■ ROWS ■
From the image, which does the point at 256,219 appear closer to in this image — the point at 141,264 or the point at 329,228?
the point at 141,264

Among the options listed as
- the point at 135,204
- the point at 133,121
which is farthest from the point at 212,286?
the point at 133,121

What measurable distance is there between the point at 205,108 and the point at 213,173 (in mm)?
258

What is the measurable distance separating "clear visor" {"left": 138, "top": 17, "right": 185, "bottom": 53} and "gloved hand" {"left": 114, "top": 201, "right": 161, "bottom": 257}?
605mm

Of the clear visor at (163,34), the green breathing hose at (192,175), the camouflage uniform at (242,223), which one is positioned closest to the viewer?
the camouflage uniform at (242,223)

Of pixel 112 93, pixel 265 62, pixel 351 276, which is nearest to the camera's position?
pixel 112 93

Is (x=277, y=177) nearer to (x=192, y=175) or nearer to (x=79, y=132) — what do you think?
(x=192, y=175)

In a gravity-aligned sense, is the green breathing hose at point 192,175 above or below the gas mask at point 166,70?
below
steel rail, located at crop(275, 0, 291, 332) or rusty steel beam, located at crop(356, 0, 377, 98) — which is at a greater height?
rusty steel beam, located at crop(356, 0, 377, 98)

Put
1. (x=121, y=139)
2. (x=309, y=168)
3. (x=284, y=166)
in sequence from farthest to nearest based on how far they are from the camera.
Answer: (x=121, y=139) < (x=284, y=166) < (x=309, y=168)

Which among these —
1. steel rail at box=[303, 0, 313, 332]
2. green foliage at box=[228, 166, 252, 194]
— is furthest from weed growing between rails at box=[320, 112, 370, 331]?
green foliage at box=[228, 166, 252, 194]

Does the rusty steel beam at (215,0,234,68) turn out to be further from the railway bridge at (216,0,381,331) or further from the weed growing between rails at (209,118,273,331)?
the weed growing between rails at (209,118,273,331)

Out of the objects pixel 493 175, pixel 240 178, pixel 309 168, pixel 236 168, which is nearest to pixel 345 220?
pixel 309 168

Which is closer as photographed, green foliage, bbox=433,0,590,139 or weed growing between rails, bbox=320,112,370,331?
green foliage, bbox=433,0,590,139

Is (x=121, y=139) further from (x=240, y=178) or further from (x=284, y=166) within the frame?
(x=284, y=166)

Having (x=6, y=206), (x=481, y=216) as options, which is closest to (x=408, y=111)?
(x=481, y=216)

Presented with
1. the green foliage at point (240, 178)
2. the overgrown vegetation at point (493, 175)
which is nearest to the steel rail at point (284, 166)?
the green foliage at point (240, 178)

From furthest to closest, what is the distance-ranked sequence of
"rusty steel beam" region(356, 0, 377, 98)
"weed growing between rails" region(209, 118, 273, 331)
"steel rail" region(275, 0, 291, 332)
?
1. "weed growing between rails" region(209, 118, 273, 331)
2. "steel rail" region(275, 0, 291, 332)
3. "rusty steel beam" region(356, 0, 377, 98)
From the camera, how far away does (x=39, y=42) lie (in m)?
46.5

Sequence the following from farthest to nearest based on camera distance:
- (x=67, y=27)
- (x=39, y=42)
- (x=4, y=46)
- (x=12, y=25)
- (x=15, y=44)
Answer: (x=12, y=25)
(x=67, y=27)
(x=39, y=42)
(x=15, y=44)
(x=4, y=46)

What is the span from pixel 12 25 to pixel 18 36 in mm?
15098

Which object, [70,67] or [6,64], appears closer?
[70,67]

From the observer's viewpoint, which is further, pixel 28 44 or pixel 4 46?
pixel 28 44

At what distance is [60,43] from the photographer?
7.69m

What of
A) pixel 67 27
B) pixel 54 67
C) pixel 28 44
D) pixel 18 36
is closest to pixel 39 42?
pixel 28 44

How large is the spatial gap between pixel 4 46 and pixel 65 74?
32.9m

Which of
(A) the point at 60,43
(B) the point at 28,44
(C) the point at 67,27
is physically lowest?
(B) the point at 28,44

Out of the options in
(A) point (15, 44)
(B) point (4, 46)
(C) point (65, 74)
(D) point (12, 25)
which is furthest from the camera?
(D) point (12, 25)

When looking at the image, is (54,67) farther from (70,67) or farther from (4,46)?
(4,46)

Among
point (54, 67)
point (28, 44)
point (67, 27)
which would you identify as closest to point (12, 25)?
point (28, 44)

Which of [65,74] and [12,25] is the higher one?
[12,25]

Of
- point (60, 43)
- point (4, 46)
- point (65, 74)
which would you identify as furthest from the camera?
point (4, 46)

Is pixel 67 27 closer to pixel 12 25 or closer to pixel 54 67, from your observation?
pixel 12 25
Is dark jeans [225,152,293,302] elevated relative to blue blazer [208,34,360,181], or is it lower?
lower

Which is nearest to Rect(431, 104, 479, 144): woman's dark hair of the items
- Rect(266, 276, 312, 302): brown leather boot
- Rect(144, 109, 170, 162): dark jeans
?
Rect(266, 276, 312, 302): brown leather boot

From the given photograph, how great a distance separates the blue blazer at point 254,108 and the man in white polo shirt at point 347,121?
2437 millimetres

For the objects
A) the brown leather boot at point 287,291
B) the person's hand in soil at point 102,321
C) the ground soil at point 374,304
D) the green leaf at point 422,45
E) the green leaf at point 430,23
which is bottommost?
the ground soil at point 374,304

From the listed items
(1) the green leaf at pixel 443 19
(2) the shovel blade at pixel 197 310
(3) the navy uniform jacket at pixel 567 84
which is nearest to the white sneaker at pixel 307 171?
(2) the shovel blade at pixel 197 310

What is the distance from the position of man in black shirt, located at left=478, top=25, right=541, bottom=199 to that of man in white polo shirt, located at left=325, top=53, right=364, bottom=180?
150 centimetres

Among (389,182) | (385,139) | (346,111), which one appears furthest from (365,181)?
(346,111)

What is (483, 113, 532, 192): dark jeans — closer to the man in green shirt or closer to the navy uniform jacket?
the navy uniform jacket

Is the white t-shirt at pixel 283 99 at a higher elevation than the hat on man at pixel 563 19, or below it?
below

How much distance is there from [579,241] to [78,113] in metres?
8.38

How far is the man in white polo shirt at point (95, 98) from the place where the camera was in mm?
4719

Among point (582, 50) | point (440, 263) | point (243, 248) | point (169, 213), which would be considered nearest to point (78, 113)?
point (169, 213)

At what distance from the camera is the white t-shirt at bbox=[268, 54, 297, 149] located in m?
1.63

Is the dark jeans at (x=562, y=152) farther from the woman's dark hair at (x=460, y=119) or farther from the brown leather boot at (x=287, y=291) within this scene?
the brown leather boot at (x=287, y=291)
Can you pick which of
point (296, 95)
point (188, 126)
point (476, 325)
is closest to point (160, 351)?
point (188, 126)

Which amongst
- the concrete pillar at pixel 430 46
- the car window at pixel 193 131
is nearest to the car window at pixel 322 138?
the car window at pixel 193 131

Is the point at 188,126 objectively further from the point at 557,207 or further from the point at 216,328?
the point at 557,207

■ AIM ■
Print from the line containing "What is the distance from" to the last line above, exactly as written.

■ FINAL RESULT ■
What is the distance from the position of man in black shirt, located at left=478, top=25, right=541, bottom=199 to that of man in white polo shirt, located at left=325, top=53, right=364, bottom=180?
150 centimetres

Among (389,182) | (385,139) | (346,111), which one appears furthest from (365,181)?
(346,111)

What is (483, 113, 532, 192): dark jeans — closer to the man in green shirt or closer to the navy uniform jacket?
the navy uniform jacket

Is the white t-shirt at pixel 283 99 at a higher elevation than the hat on man at pixel 563 19, or below it?
below

How much distance is there from [579,241] to [78,113] in metres?
8.38

How far is the man in white polo shirt at point (95, 98) from the place where the camera was in mm?
4719

Among point (582, 50) | point (440, 263) | point (243, 248) | point (169, 213), which would be considered nearest to point (78, 113)?
point (169, 213)

At what distance from the camera is the white t-shirt at bbox=[268, 54, 297, 149] located in m?
1.63

Is the dark jeans at (x=562, y=152) farther from the woman's dark hair at (x=460, y=119) or farther from the brown leather boot at (x=287, y=291) within this scene?
the brown leather boot at (x=287, y=291)
Can you pick which of
point (296, 95)
point (188, 126)
point (476, 325)
is closest to point (160, 351)?
point (188, 126)

Which amongst
- the concrete pillar at pixel 430 46
- the car window at pixel 193 131
is nearest to the car window at pixel 322 138?
the car window at pixel 193 131

Is the point at 188,126 objectively further from the point at 557,207 or further from the point at 216,328?
the point at 557,207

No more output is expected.